*PARTS OF THE EXERCISE*.
(a) In the Kayfun clone thread, what problem does Ash describe with the screw that connects to the center post?
(b) Write the next part of the Kayfun clone thread, picking up after its final post.

*EXERCISE PASSAGE*.
⁂
# Where To Get The Best Kayfun 3.1 Clone In Sa



## Ash

Hey Guys

i am loving my KF 3.1 which i got from vapemob. Only issue i am having is the screw that connects to centre post is not 100% lined up and at times touches the side wall which causes shorts. Please note that i have 2 of these from them and both do the same thing. So i am looking for a Very good quality clone with no issues. Suggest please!!!!


----------



## crack2483

@Cape vaping supplies

Sent from my SM-N9005 using Tapatalk

Reactions: Like 2


----------



## BansheeZA

vape king has a nice clone bought one yesterday

Reactions: Informative 1


----------



## RIEFY

I will be selling my ehpro clone which is my personal unit when the russians land. the best kayfun clone I had thus far

Sent from my GT-I9500 using Tapatalk HD

Reactions: Informative 1


----------



## Zeki Hilmi

@Cape vaping supplies How much you selling for Sharief?
⁂
*SUPPLIED RECORDS*.
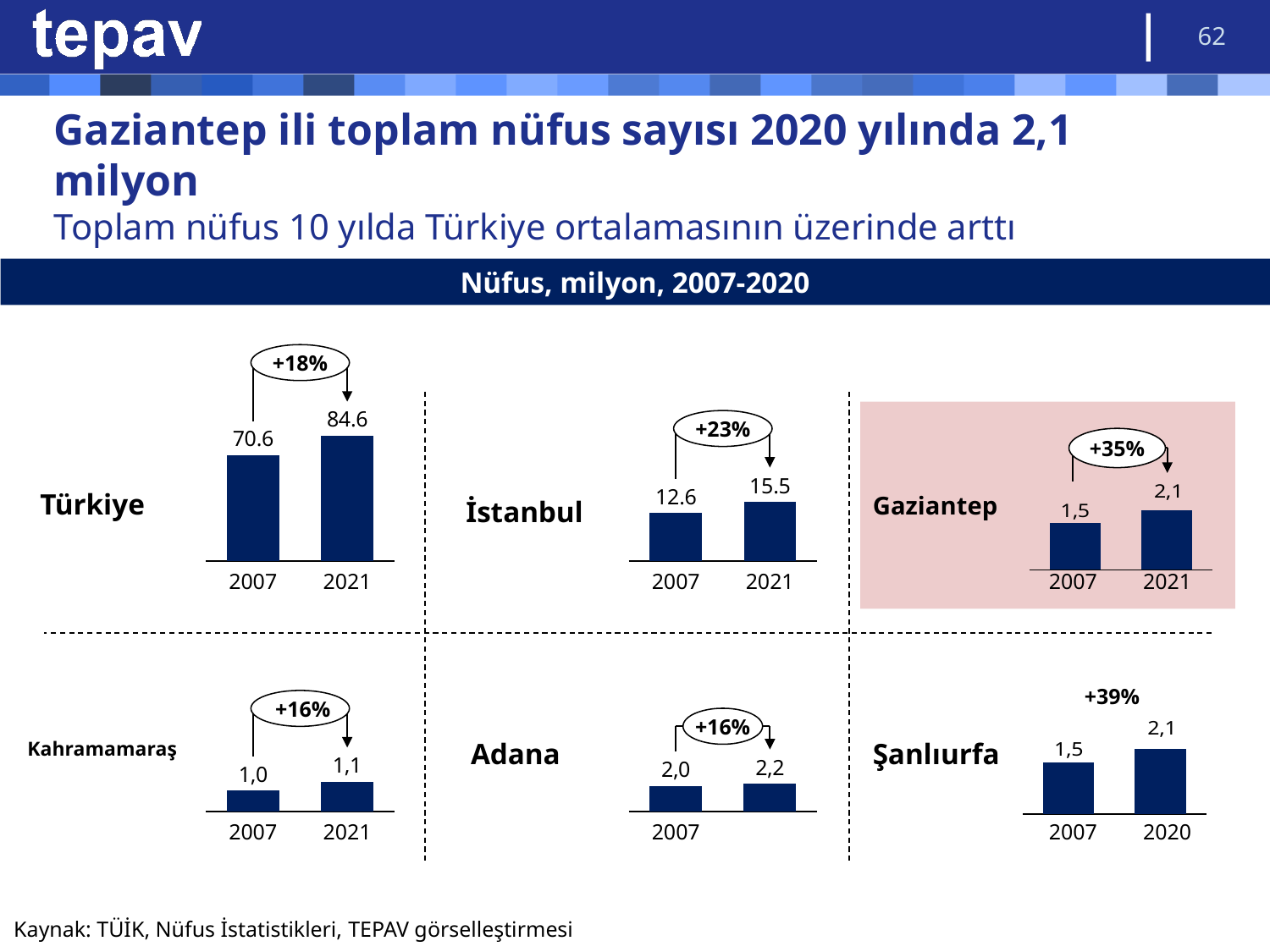
What type of chart is used for each region on the slide? Bar chart In the Gaziantep chart, what is the value shown for 2007? 1,5 In the Türkiye chart, what is the population value shown for 2007? 70.6 In the İstanbul chart, what is the value shown for 2021? 15.5 In the Türkiye chart, what is the difference between the 2021 and 2007 values? 14.0 In the Türkiye chart, what is the population value shown for 2021? 84.6 In the İstanbul chart, what is the difference between the 2021 and 2007 values? 2.9 In the Şanlıurfa chart, what is the value shown for 2020? 2,1 What percentage change is shown above the Gaziantep chart? +35% In the Şanlıurfa chart, do the values rise or fall from 2007 to 2020? Rise In the Adana chart, what is the value shown for 2007? 2,0 In the Kahramanmaraş chart, which year has the higher value, 2007 or 2021? 2021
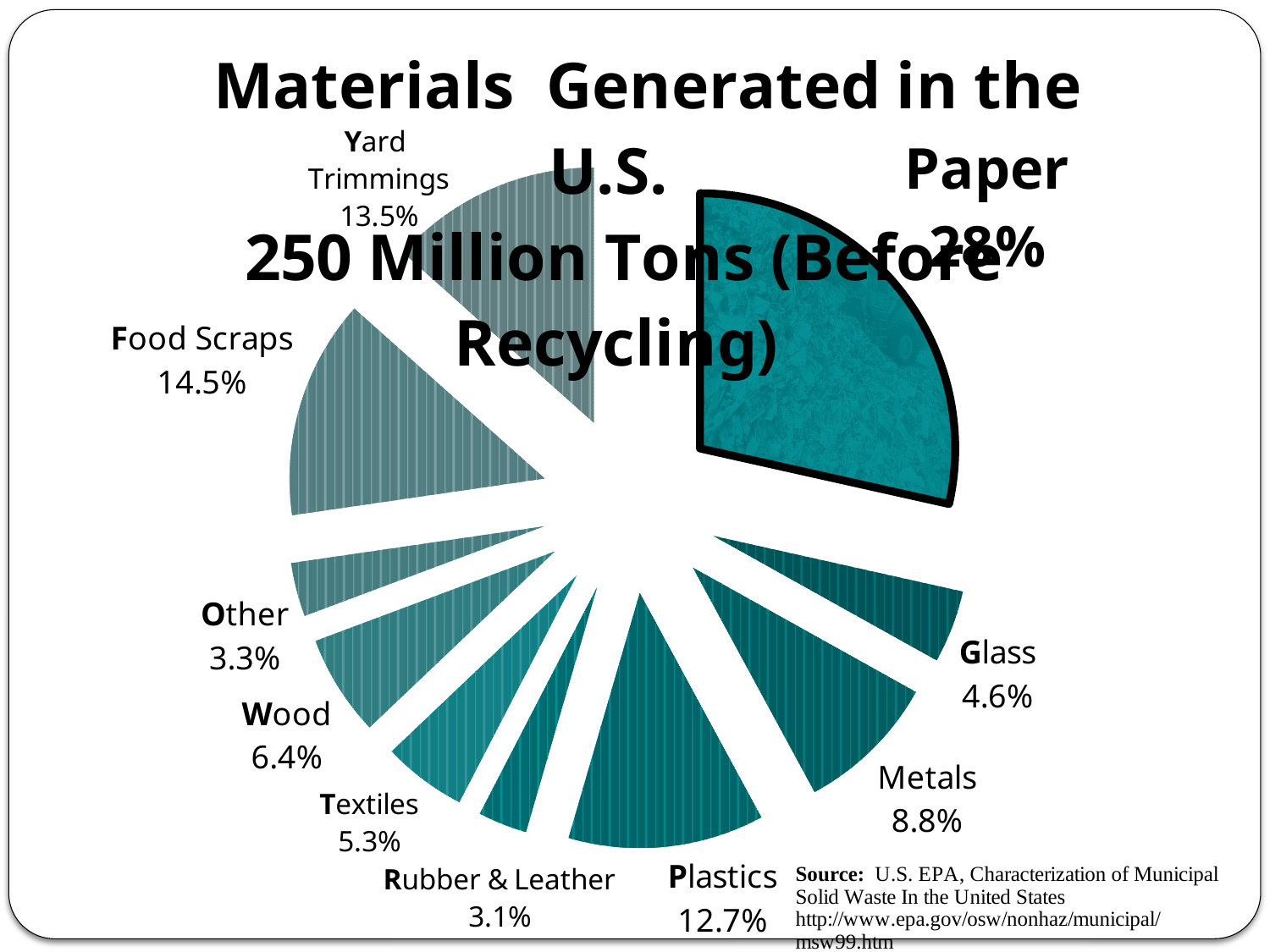
What percentage is shown for Plastics? 12.7% What share of materials generated is Food Scraps? 14.5% What share does Metals account for? 8.8% What percentage is shown for Yard Trimmings? 13.5% What percentage is shown for Rubber & Leather? 3.1% How many material categories are shown in the pie chart? 10 According to the chart title, how many million tons of materials were generated in the U.S. before recycling? 250 Million Tons Which material has the largest share of the pie? Paper Which material has the smallest share of the pie? Rubber & Leather What is the difference in percentage points between Food Scraps and Yard Trimmings? 1.0 Which has a larger share, Wood or Textiles? Wood What type of chart is shown on the slide? pie chart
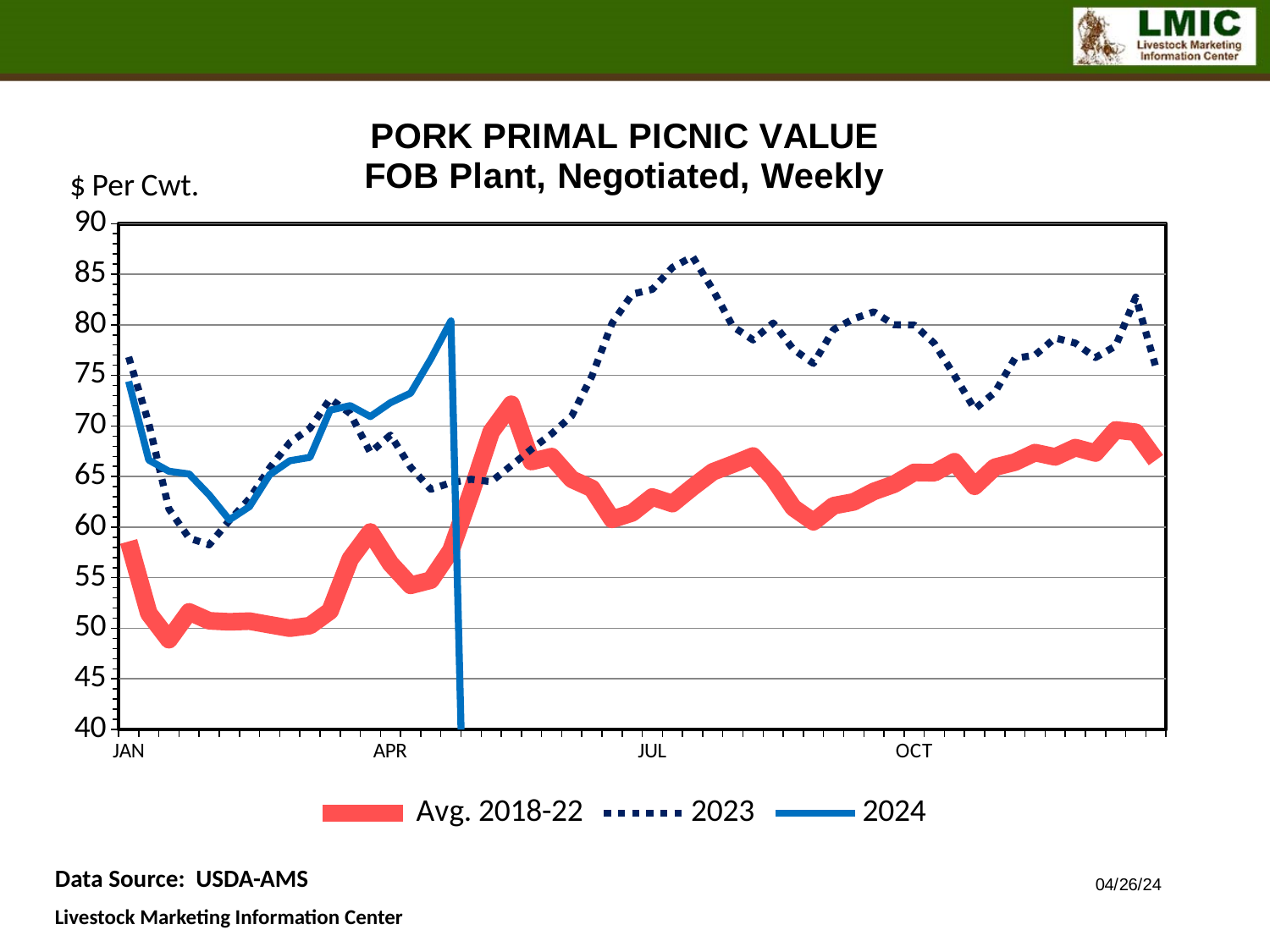
Which series reaches the highest value anywhere on the chart? 2023 Is the lowest value of the Avg. 2018-22 series greater or less than 50? less Does the 2024 series rise or fall from the start of January to early February? fall What is the title of the chart? PORK PRIMAL PICNIC VALUE FOB Plant, Negotiated, Weekly What unit is shown on the vertical axis label? $ Per Cwt. Is the peak value of the 2023 series greater or less than 80? greater What kind of chart is shown on the slide? line chart Around July, which is larger: the 2023 series or the Avg. 2018-22 series? 2023 How many series does the legend list? 3 Is the value of the 2024 series at the start of January greater or less than 70? greater At the start of January, which is larger: the 2024 series or the Avg. 2018-22 series? 2024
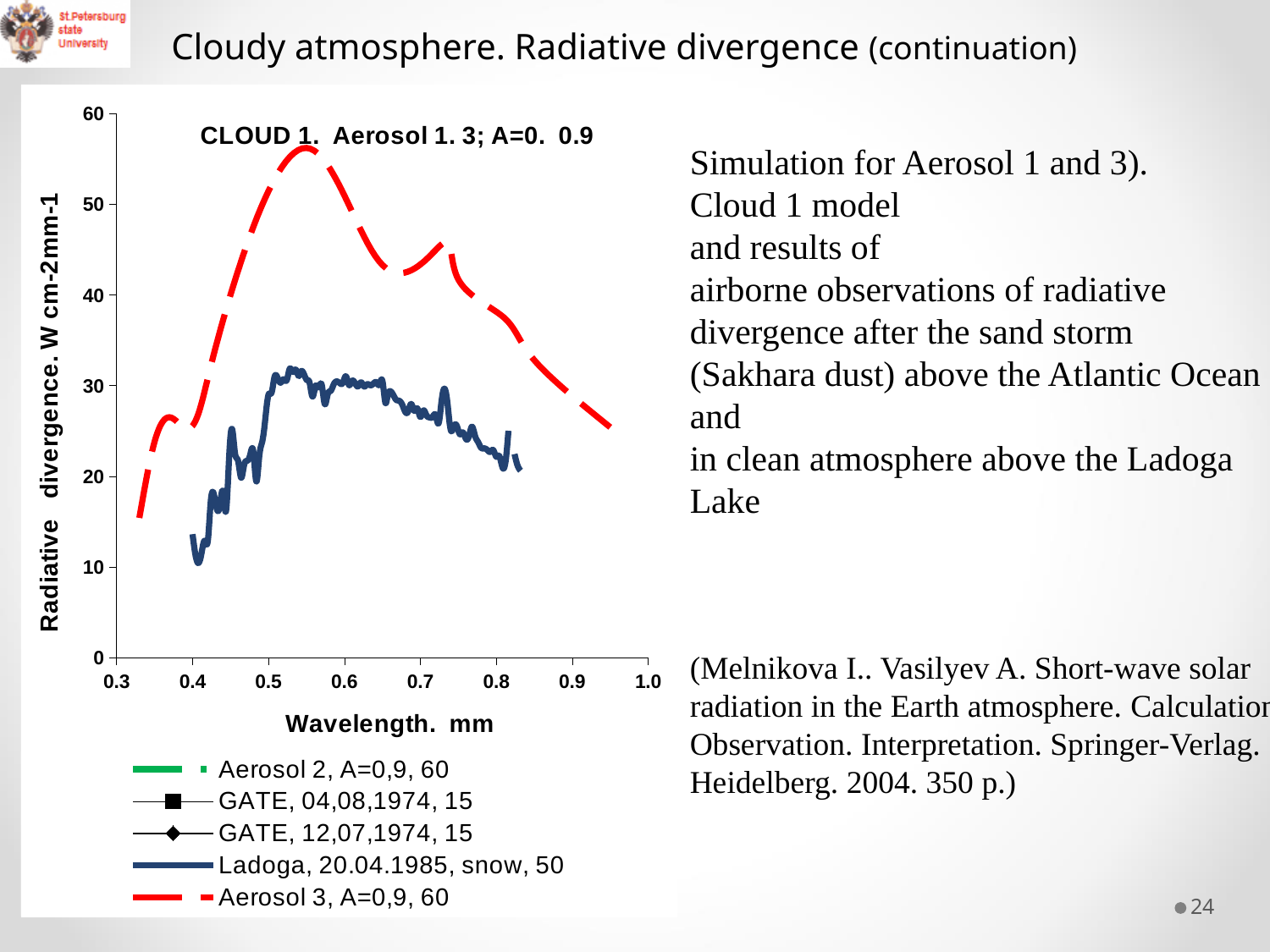
Does the Aerosol 3, A=0,9, 60 series rise or fall between wavelengths 0.55 and 0.95? fall Is the highest value of the Ladoga, 20.04.1985, snow, 50 series greater or less than 40? less What is the title of the chart? CLOUD 1. Aerosol 1. 3; A=0. 0.9 What kind of chart is shown on the slide? line chart Is the value of the Aerosol 3, A=0,9, 60 series at wavelength 0.95 greater or less than 30? less How many series does the chart legend list? 5 Is the peak value of the Aerosol 3, A=0,9, 60 series greater or less than 50? greater What is the label of the x axis of the chart? Wavelength. mm Does the Ladoga, 20.04.1985, snow, 50 series rise or fall between wavelengths 0.4 and 0.5? rise Which of the two plotted series reaches the higher maximum value? Aerosol 3, A=0,9, 60 At wavelength 0.6, which series has the larger value: Aerosol 3, A=0,9, 60 or Ladoga, 20.04.1985, snow, 50? Aerosol 3, A=0,9, 60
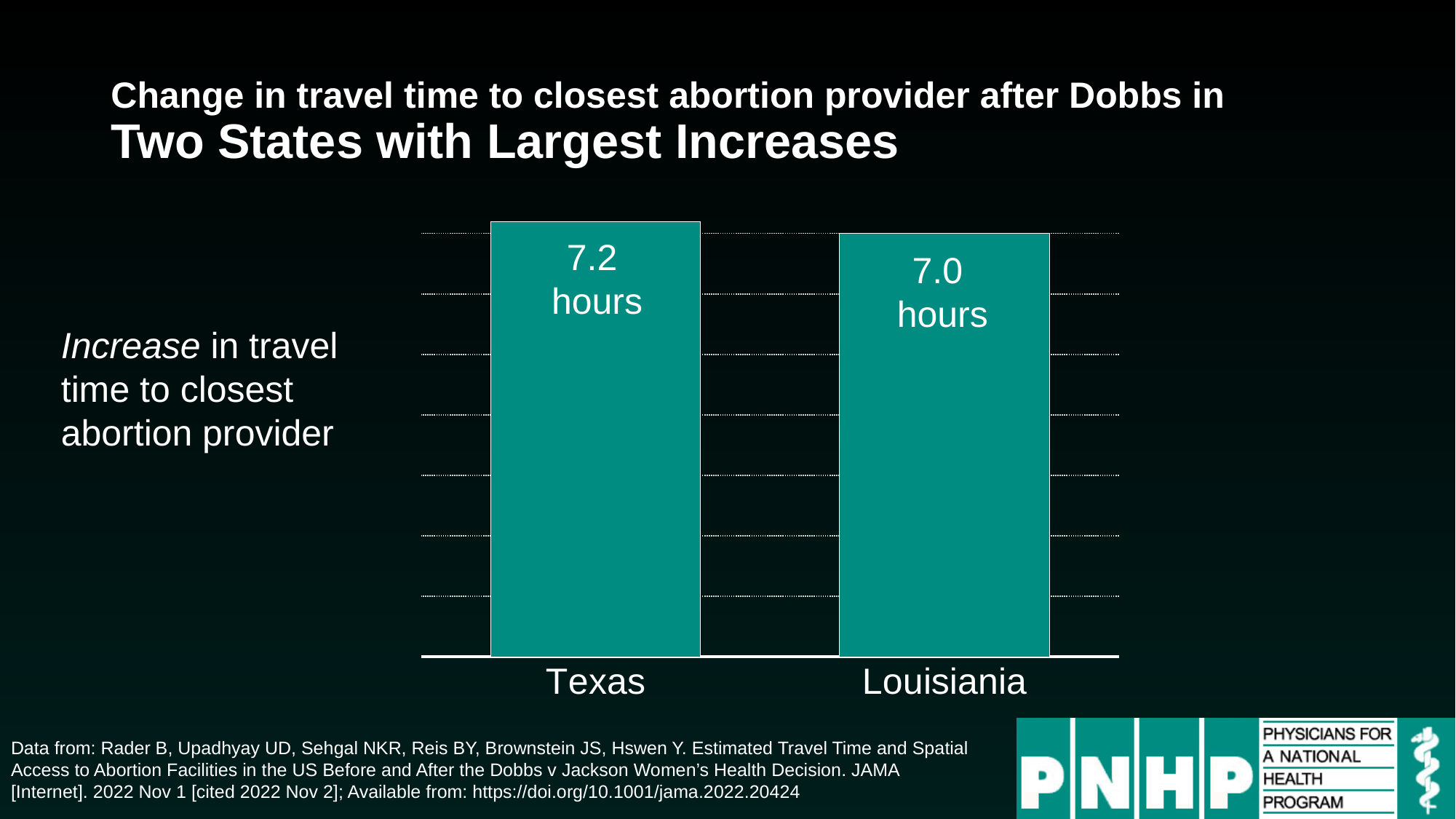
Which state has the smaller increase in travel time? Louisiana How many states are shown in the chart? 2 Which state has the larger increase in travel time? Texas What is the increase in travel time to the closest abortion provider for Louisiana? 7.0 hours What is the title of the slide's chart? Change in travel time to closest abortion provider after Dobbs in Two States with Largest Increases What is the increase in travel time to the closest abortion provider for Texas? 7.2 hours What is the difference between the Texas and Louisiana increases in travel time? 0.2 hours What kind of chart is shown on the slide? Bar chart Is the increase in travel time larger for Texas or for Louisiana? Texas What colour are the bars in the chart? Teal Do the values fall or rise going from Texas to Louisiana? Fall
⁂
*RESULTS OF THE TASKS*.
(a) It is not 100% lined up and sometimes touches the side wall, which causes shorts.

(b)
----------



## RIEFY

sorry bro its been booked allready

Sent from my GT-I9500 using Tapatalk HD

Reactions: Informative 1


----------



## Ash

So anywhere else????



Cape vaping supplies said:


> sorry bro its been booked allready
> 
> Sent from my GT-I9500 using Tapatalk HD


Will u be getting more???


----------



## Riaz

@Ash are all there kf like that?

surely they should be able to fix/ replace a unit thats faulty?

Reactions: Agree 1


----------



## PeterHarris

@Ash

ill be uploading a video later today / tonight, make sure to watch it as im sure you will find it very informative - ill mention you in the post when i upload it.

Reactions: Like 2 | Funny 1


----------



## Ash

PeterHarris said:


> @Ash
> 
> ill be uploading a video later today / tonight, make sure to watch it as im sure you will find it very informative - ill mention you in the post when i upload it.


 
ok..will do


----------



## Chop007

Ash said:


> Hey Guys
> 
> i am loving my KF 3.1 which i got from vapemob. Only issue i am having is the screw that connects to centre post is not 100% lined up and at times touches the side wall which causes shorts. Please note that i have 2 of these from them and both do the same thing. So i am looking for a Very good quality clone with no issues. Suggest please!!!!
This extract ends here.